President Bush, his bags packed, will travel the short distance down Pennsylvania Avenue to the Capitol with his successor this morning. There, shortly after noon, Mr Obama will raise his right hand to take the oath of office.
As he delivers his speech, vans will be waiting nearby to take up to 20 of Mr Obama’s senior aides to their new offices in the White House while 60 household staff race to move the new First Family’s personal possessions into their living quarters.
Mr Obama, however, will spend his first few hours as president with his focus fixed on the rituals of inaugurations: parades, banquets and no less than ten official inaugural balls – the last of which is due to end at 3am. The “new dawn of American leadership” that he heralded on the night of his election victory will not break properly until tomorrow.
Months of planning has gone into preparations for his first weeks, when a new president’s popularity and power to overcome opposition is at its peak. During a 77-day transition, Mr Obama largely took control of the economic agenda while leaving foreign affairs to Mr Bush. Tomorrow, the new President will begin taking steps to address problems at home and abroad.

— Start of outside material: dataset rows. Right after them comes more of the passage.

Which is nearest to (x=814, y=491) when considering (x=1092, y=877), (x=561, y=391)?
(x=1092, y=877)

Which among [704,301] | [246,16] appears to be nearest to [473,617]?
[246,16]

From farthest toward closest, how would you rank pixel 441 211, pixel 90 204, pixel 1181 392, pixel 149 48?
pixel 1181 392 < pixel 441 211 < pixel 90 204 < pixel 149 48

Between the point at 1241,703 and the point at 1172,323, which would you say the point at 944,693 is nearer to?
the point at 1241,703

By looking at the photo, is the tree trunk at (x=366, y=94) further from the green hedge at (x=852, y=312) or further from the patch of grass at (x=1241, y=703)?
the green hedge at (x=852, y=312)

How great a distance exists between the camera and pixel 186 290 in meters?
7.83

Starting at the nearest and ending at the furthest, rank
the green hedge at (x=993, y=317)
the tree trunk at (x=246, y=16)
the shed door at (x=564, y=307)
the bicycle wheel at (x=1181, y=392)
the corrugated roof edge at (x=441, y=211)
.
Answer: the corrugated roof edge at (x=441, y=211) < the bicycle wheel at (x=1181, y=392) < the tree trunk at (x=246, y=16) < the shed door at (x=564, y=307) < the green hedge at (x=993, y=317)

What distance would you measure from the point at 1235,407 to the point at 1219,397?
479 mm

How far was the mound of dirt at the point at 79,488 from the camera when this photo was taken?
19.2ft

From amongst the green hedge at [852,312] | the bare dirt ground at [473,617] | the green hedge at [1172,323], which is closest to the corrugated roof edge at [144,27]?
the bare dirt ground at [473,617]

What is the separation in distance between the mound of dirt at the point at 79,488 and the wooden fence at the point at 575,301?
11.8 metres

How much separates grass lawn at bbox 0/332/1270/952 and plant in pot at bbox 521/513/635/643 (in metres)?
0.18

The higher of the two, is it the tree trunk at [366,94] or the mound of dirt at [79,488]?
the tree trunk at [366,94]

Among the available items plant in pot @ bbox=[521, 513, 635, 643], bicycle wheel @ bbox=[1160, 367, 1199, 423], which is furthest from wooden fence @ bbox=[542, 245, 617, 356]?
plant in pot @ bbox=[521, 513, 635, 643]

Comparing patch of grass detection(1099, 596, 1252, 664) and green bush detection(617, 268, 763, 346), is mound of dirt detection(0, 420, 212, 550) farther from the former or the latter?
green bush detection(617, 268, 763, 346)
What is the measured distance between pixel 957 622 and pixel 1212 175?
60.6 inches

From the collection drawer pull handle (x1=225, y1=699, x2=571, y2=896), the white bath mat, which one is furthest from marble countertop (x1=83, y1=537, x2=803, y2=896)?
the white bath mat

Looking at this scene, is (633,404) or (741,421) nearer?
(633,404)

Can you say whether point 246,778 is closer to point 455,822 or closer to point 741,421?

Mr Obama’s schedule for “Day 1” includes meetings with his economic and national security teams to discuss his planned stimulus package, as well as the next steps for the unfinished wars in Iraq and Afghanistan. Aides say that he will fulfil a campaign promise that “on my first day in office, I will bring the Joint Chiefs of Staff in, and I will give them a new mission” to end the Iraq war. The Pentagon has drawn up plans to withdraw combat brigades within the 16-month timetable proposed by Mr Obama and redeploy many to Afghanistan.
The new President is expected to issue an executive order calling for the closure of the Guantánamo Bay prison camp and forbidding the use of interrogation techniques denounced widely as torture. Both issues have done much to tarnish America’s reputation, but Mr Obama has said that the final closure of Guantánamo is “a challenge” and unlikely to be completed within his first 100 days. In the Middle East, where Israel’s invasion of Gaza has passed without significant comment from Mr Obama, his senior adviser promises that “you’ll see him act quickly”. David Axelrod said: “The President-elect has said repeatedly that he intends to engage early and aggressively with diplomacy all over the world.”
Dennis Ross, one of the top diplomats in Bill Clinton’s administration, is expected to become an envoy covering the Middle East including Iran. George Mitchell, a former senator, may also play a significant part in kick-starting peace talks between Israelis and Palestinians.
The top priority will, however, be the economy. Mr Obama has already persuaded Congress to give him authority to spend the second half of a $700 billion bailout package and financial institutions will come under pressure to help homeowners and release money for investment.
Mr Axelrod said: “He is going to have a strong message for the bankers. We want to see credit flowing again. We don’t want them to sit on any money that they get from taxpayers.” The new President is close to getting a deal on an economic recovery plan worth upwards of $825 billion, including a massive public works programmes and tax cuts that are intended to stimulate spending.
Within his first days after taking office, he is expected to sign legislation expanding healthcare for children from poor families while using his executive authority to overturn President Bush’s ban on federal funding for embryonic stem-cell research.
Other promises are likely to fall further back in the queue. “I want to be realistic here, not everything that we talked about during the campaign are we going to be able to do on the pace we had hoped,” Mr Obama said in a interview last week.